The study examined the trends of philanthropic support from 2006 to 2009 for 80 U.S.-based nonprofit organizations that fundraise in the U.S. to support services in Israel, typically focused on a specific organization. While giving to the organizations decreased by 16 percent, U.S. giving overall to those four sectors—arts and culture, education, health, and human services - decreased by only 1.5 percent from 2006 to 2009. Giving overall bottomed out in 2008 and began to recover in 2009, but American Friends giving continued to decline, creating the large disparity in the figures.
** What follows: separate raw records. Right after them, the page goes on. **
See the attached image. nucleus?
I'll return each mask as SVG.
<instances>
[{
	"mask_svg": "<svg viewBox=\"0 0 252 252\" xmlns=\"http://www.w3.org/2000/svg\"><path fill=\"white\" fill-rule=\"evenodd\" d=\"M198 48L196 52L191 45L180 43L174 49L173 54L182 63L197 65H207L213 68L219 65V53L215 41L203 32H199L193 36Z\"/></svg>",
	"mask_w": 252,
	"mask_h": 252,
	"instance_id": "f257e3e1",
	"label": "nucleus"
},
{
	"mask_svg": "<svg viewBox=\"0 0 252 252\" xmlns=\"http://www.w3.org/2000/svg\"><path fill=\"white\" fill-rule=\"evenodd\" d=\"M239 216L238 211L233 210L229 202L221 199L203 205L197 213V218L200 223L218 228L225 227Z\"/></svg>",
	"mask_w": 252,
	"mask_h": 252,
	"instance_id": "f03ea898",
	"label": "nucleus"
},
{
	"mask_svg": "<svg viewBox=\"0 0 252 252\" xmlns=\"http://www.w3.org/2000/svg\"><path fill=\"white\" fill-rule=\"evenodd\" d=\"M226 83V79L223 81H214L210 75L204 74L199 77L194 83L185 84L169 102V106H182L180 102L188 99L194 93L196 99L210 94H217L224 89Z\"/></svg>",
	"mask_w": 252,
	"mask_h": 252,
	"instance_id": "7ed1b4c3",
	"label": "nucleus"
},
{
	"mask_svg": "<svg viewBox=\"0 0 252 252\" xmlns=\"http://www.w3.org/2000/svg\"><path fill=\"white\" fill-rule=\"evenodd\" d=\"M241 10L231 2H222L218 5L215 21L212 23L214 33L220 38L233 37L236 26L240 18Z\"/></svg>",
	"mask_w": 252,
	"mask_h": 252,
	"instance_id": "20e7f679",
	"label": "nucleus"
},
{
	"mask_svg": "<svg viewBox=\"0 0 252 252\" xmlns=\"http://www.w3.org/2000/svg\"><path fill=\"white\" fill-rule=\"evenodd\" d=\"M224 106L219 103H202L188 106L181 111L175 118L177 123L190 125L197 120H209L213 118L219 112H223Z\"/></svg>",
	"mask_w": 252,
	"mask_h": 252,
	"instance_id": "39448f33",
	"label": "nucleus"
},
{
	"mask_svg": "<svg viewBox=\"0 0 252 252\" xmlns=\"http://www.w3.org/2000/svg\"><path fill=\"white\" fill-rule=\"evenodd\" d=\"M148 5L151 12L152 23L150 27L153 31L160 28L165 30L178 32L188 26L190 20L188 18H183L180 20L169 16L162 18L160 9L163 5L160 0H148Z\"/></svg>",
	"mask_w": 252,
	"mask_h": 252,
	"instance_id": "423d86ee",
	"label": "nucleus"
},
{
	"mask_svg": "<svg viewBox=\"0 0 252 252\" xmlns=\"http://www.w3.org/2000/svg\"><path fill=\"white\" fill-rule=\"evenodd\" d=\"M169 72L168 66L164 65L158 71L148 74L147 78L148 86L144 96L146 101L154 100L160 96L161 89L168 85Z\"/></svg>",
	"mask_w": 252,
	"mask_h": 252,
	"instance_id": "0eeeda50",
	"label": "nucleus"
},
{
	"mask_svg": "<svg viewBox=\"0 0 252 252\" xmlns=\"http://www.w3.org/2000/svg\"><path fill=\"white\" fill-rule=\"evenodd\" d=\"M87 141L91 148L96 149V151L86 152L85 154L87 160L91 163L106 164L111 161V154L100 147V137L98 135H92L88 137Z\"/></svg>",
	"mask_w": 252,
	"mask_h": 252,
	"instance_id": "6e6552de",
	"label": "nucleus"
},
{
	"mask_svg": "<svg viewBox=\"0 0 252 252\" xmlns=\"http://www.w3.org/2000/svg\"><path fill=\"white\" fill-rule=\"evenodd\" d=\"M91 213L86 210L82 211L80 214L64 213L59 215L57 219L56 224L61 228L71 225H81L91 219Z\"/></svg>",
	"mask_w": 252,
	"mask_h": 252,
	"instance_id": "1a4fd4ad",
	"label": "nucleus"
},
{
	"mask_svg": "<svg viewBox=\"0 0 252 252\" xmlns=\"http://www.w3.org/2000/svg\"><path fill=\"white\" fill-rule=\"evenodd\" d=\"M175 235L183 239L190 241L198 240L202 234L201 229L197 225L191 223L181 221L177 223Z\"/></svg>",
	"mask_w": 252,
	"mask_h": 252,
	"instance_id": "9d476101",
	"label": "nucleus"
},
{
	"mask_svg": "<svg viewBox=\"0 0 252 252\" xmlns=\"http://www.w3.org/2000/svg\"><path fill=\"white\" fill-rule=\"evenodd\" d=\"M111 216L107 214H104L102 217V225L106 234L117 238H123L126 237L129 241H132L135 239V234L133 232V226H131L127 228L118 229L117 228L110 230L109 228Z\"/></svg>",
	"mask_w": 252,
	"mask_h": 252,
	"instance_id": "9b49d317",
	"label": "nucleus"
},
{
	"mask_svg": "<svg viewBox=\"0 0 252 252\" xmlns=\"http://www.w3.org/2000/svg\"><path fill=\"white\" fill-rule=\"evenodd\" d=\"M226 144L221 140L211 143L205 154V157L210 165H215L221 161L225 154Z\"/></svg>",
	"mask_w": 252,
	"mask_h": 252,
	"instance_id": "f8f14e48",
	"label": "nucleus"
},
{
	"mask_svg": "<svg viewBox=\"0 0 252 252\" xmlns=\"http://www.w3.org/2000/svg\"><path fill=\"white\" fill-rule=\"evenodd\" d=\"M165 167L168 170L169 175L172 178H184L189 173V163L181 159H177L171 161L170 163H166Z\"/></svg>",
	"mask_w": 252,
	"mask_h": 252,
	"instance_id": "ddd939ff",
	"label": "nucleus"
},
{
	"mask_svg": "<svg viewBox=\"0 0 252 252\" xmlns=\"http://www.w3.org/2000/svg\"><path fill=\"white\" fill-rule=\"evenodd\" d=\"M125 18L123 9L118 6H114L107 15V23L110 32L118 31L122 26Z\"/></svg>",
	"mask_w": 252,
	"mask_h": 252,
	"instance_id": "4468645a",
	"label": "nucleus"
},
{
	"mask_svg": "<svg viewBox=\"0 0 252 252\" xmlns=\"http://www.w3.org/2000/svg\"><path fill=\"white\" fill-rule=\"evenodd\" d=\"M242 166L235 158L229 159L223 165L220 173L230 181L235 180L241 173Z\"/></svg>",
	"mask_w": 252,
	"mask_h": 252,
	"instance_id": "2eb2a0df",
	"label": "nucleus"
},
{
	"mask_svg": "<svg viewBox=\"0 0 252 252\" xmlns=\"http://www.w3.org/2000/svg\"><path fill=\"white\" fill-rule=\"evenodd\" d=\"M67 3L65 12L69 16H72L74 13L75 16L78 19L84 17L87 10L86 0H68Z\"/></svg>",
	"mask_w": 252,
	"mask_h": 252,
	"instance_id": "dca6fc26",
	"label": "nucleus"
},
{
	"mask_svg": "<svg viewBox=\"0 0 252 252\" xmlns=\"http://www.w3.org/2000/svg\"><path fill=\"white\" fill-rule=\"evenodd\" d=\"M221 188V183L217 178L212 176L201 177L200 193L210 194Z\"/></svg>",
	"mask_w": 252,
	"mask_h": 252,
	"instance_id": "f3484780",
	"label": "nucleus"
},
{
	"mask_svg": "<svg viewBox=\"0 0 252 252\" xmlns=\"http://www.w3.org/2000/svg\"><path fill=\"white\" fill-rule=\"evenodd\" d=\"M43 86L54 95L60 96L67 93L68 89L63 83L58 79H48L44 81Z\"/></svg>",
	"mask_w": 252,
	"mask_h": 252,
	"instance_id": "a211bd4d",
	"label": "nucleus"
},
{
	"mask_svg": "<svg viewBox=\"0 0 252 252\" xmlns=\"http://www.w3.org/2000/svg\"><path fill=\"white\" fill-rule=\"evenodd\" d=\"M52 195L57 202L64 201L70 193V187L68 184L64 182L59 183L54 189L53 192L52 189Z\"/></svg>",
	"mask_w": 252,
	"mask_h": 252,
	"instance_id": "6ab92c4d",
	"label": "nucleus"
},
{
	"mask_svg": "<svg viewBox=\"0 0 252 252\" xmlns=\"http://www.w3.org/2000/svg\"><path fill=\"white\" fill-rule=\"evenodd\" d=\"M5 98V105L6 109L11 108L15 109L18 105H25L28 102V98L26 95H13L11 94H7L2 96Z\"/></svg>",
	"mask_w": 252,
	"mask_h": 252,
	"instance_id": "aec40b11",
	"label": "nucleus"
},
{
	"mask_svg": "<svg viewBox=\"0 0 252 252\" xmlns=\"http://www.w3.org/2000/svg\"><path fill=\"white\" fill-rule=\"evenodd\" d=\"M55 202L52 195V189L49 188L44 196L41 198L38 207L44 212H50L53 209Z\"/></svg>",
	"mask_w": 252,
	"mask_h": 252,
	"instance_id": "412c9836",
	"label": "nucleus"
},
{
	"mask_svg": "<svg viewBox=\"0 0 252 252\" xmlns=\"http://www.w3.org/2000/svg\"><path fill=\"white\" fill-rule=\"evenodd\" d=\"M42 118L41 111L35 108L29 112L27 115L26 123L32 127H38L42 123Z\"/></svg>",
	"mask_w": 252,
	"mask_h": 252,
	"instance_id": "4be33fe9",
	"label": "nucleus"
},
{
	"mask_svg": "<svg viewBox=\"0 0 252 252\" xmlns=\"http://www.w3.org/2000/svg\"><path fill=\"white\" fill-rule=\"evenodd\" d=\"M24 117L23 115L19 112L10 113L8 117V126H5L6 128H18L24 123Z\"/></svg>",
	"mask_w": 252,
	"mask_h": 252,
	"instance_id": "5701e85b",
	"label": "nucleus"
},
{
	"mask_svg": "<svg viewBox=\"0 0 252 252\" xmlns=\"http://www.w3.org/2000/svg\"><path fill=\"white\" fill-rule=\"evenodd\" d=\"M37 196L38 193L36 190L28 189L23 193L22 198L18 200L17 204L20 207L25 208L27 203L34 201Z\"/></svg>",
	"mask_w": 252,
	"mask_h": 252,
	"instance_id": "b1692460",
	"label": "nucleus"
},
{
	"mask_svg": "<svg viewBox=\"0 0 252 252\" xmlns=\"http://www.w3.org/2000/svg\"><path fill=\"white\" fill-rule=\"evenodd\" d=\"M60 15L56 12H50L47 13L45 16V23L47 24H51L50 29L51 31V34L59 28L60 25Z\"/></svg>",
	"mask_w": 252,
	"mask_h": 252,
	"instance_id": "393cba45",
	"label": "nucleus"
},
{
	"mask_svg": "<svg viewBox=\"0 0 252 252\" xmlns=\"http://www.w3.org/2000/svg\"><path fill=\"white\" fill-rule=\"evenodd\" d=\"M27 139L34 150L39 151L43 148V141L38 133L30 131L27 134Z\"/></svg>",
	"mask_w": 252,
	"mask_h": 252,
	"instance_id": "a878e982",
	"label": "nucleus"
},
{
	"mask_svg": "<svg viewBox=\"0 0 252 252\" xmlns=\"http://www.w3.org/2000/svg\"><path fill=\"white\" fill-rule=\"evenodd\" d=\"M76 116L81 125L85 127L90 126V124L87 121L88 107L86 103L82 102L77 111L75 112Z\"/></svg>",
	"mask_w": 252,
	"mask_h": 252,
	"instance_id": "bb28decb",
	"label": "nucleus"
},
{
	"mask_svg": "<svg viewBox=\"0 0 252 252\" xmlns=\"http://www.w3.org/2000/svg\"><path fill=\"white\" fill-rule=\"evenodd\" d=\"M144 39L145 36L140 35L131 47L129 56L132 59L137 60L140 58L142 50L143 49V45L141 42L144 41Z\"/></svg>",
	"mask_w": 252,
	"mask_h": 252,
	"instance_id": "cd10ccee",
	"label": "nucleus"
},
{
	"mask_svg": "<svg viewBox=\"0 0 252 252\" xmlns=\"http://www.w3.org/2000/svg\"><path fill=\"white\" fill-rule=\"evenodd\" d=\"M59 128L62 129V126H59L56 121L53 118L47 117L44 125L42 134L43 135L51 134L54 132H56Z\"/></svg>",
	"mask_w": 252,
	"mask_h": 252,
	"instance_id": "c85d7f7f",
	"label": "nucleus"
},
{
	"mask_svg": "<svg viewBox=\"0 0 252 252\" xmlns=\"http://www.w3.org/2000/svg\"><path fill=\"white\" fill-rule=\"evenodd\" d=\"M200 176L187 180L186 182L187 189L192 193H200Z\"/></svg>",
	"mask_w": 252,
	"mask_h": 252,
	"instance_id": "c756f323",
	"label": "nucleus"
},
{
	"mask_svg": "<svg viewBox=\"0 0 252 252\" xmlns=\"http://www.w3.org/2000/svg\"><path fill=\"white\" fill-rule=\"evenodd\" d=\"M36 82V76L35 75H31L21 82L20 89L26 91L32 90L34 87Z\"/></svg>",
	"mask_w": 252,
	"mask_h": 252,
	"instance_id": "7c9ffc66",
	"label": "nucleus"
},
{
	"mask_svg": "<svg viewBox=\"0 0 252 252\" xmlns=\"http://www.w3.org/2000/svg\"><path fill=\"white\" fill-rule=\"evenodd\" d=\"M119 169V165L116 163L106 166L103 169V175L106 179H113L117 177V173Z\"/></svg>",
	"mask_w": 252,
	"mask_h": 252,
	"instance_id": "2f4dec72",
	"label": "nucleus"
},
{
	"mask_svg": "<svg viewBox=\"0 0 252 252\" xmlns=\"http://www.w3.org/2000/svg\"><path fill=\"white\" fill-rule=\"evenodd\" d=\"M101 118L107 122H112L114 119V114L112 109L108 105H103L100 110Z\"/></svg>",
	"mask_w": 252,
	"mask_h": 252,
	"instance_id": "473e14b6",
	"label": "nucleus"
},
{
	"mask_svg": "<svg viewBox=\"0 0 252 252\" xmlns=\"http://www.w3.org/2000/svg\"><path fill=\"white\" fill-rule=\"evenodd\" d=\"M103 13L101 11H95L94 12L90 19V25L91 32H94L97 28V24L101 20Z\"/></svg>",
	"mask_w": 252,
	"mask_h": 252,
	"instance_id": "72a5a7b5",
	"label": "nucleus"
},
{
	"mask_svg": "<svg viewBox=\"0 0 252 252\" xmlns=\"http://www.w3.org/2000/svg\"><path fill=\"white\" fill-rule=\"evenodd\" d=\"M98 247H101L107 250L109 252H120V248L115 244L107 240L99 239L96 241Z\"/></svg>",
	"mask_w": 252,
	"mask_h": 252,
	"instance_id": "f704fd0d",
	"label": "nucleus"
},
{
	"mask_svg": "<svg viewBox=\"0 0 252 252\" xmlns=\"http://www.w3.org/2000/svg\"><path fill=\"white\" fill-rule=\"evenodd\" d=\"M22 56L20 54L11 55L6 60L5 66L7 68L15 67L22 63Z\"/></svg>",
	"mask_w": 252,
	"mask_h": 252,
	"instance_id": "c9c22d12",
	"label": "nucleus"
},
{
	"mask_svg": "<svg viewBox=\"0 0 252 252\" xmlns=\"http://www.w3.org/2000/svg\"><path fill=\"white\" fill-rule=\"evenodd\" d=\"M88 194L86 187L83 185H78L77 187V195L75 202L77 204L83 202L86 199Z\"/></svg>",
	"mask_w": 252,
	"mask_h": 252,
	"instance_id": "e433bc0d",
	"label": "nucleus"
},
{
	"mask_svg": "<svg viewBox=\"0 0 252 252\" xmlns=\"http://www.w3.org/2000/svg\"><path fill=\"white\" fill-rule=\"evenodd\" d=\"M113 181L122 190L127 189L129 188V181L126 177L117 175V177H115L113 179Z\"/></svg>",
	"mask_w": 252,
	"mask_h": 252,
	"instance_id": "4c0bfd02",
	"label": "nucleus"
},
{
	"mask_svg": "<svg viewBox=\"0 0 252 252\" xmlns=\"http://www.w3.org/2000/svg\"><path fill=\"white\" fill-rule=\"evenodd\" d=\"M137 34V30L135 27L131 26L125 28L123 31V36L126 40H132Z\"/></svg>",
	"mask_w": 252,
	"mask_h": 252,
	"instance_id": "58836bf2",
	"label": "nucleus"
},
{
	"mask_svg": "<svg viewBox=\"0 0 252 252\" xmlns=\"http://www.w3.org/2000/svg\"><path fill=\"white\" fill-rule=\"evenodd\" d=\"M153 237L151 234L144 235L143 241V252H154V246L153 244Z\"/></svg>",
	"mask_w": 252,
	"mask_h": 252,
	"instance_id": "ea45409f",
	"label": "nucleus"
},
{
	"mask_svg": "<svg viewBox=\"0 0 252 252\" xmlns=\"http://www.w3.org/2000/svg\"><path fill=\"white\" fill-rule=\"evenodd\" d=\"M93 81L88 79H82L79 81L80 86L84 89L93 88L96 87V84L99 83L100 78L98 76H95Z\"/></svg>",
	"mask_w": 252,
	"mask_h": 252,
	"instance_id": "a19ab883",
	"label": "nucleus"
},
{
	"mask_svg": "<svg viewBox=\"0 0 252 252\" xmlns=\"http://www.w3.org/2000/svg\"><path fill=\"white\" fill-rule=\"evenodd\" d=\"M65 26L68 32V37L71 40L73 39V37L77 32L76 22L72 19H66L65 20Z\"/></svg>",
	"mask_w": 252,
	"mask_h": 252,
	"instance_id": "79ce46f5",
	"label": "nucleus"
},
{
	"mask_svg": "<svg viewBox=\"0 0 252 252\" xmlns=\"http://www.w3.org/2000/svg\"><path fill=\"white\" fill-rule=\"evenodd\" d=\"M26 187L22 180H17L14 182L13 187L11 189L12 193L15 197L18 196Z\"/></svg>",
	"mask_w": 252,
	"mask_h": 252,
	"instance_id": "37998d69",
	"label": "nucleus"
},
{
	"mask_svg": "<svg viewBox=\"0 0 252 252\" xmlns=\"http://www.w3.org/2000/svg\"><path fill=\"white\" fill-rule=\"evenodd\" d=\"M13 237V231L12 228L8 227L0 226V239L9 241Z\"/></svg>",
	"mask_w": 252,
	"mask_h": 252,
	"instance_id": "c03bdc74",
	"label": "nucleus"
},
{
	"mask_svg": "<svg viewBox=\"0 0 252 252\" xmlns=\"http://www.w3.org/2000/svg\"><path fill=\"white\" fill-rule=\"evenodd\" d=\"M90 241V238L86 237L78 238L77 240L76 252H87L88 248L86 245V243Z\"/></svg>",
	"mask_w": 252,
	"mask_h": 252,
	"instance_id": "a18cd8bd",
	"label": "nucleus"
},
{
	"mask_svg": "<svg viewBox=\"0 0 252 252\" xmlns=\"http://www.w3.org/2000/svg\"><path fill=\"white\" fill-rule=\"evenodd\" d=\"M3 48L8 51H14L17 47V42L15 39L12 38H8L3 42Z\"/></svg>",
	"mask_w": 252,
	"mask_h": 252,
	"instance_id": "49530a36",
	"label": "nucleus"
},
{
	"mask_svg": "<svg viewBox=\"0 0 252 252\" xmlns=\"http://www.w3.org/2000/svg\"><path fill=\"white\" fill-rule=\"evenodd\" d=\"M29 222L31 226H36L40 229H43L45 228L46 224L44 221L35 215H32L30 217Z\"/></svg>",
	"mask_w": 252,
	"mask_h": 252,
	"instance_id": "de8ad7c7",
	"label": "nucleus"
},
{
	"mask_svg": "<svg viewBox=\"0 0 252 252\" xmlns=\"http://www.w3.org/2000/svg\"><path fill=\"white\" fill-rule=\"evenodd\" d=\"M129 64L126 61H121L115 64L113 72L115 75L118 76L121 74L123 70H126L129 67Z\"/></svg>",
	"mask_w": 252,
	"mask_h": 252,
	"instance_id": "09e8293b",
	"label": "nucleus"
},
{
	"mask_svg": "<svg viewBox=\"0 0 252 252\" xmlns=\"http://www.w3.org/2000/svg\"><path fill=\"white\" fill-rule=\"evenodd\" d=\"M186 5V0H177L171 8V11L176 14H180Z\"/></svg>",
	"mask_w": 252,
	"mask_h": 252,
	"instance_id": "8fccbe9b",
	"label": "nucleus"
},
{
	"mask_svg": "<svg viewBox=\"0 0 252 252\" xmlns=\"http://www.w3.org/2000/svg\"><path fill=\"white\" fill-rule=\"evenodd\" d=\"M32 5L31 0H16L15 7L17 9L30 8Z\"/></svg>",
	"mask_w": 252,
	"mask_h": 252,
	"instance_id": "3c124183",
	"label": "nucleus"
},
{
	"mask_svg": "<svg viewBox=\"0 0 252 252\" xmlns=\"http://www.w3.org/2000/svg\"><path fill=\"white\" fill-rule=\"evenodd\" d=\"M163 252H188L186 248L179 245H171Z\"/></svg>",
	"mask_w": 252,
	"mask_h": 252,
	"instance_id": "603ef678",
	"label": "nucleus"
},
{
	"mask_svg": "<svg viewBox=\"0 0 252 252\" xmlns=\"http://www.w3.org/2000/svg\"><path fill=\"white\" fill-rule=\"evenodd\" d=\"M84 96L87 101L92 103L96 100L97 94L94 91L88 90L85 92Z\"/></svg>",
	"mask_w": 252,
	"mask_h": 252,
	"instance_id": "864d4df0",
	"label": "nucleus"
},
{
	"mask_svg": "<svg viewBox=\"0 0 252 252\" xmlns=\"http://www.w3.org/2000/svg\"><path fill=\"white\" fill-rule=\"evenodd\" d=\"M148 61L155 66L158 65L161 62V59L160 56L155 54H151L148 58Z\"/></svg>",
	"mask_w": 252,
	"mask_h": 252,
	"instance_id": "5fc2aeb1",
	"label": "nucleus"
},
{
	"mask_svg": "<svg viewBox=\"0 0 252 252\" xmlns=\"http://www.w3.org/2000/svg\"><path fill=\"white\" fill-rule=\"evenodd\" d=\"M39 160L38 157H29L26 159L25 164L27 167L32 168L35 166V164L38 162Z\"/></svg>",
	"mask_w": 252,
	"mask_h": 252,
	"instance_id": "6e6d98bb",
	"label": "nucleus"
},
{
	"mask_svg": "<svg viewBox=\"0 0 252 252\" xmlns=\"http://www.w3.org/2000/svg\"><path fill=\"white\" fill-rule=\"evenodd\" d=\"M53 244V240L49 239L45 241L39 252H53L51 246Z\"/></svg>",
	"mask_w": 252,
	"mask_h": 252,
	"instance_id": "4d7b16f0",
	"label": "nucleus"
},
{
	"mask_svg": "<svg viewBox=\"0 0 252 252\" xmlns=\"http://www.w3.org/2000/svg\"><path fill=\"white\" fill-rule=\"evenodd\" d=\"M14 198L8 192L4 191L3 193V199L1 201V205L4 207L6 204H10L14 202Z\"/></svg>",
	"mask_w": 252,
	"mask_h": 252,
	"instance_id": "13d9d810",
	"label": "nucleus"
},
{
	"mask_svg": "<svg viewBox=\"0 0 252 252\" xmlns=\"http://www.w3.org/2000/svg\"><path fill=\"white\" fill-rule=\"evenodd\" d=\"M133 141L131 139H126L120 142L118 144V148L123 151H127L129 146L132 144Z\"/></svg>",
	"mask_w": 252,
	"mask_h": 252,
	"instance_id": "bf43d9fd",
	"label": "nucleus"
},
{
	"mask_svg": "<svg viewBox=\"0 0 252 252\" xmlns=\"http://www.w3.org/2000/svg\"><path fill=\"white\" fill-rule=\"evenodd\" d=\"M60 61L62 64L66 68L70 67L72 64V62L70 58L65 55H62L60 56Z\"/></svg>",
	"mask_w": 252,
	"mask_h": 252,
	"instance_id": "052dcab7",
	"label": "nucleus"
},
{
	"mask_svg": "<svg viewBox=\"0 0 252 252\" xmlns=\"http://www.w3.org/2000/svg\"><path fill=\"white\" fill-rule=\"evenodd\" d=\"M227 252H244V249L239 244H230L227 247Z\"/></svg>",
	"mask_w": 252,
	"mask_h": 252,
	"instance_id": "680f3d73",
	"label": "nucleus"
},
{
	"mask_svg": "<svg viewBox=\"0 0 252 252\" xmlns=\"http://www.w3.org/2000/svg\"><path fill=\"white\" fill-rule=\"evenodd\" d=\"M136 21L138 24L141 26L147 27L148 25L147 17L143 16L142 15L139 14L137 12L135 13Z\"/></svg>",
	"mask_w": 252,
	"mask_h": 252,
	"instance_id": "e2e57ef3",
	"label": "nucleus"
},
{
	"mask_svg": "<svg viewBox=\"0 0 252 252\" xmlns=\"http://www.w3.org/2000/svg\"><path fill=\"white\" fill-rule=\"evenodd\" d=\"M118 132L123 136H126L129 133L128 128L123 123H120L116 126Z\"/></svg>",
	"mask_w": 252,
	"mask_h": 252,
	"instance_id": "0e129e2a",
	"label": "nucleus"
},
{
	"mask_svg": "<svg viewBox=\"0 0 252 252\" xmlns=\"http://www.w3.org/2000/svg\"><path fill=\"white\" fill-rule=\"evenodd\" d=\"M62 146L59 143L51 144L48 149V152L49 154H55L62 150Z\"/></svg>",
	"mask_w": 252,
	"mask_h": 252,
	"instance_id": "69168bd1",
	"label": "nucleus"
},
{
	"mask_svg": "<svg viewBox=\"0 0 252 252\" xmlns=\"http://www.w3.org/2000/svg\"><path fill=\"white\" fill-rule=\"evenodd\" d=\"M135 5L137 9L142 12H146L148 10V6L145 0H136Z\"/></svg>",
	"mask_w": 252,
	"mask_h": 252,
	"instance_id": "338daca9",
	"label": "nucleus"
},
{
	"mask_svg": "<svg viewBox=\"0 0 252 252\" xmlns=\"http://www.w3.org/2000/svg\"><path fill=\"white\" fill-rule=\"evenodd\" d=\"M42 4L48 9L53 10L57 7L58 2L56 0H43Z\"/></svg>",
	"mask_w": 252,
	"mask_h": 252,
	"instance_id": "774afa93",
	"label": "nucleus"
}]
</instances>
Giving to American Friends organizations continued to grow in 2007 but plummeted in 2008, indicating that the recession was in fact a major cause of the decline, not a long-term decrease in interest in giving to American Friends organizations.

Giving to Israeli religious organizations such as synagogues and religious academies were not included because it is not as comparable to giving in the U.S., according to the study’s authors.

This was the second study published on this topic by EHL Consulting, which is based in suburban Philadelphia. The previous study, published in 2008, examined 80 American Friends organizations in four sectors, comparing their performance from 2001 and 2006 with that of U.S. organizations by sector. That study concluded that from 2001 to 2006, giving to American Friends organizations outperformed parallel giving to U.S.-based nonprofits.

Most of the organizations, 75 percent, were headquartered in New York State, with most in New York City. The rest were scattered in other states such as New Jersey, Maryland and California.